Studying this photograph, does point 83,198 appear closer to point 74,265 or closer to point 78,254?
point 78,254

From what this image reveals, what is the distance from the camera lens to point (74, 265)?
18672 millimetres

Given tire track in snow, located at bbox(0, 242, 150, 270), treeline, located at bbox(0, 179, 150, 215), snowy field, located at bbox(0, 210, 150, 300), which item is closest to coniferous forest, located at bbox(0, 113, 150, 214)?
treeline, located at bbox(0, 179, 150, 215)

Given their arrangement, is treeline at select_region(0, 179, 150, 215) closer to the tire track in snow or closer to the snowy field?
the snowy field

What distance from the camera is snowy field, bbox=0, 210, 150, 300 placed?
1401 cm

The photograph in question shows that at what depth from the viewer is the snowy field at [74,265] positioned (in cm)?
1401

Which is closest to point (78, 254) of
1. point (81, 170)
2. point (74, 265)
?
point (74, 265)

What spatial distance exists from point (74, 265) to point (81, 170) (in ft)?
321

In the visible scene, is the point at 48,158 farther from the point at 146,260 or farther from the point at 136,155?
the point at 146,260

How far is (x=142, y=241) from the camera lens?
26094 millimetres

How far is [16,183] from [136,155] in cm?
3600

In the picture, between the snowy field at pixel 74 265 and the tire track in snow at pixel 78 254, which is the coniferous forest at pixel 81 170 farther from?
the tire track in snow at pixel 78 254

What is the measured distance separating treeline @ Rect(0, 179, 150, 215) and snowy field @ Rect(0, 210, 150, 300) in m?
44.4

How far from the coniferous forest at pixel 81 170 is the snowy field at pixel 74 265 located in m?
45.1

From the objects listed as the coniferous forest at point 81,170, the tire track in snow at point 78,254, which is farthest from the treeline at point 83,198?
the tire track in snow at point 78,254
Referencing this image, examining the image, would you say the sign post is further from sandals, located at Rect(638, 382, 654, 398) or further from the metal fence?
- - -
GOAL OF THE EXERCISE:
Write the lines from the one containing "In the picture, between" through the end of the records as a JSON list of strings, one string per line, leaving out blank lines.

FINAL RESULT:
[
  "In the picture, between the snowy field at pixel 74 265 and the tire track in snow at pixel 78 254, which is the coniferous forest at pixel 81 170 farther from?",
  "the tire track in snow at pixel 78 254",
  "What is the measured distance separating treeline @ Rect(0, 179, 150, 215) and snowy field @ Rect(0, 210, 150, 300) in m?",
  "44.4",
  "How far from the coniferous forest at pixel 81 170 is the snowy field at pixel 74 265 located in m?",
  "45.1",
  "From the objects listed as the coniferous forest at point 81,170, the tire track in snow at point 78,254, which is farthest from the treeline at point 83,198?",
  "the tire track in snow at point 78,254",
  "Referencing this image, examining the image, would you say the sign post is further from sandals, located at Rect(638, 382, 654, 398) or further from the metal fence?"
]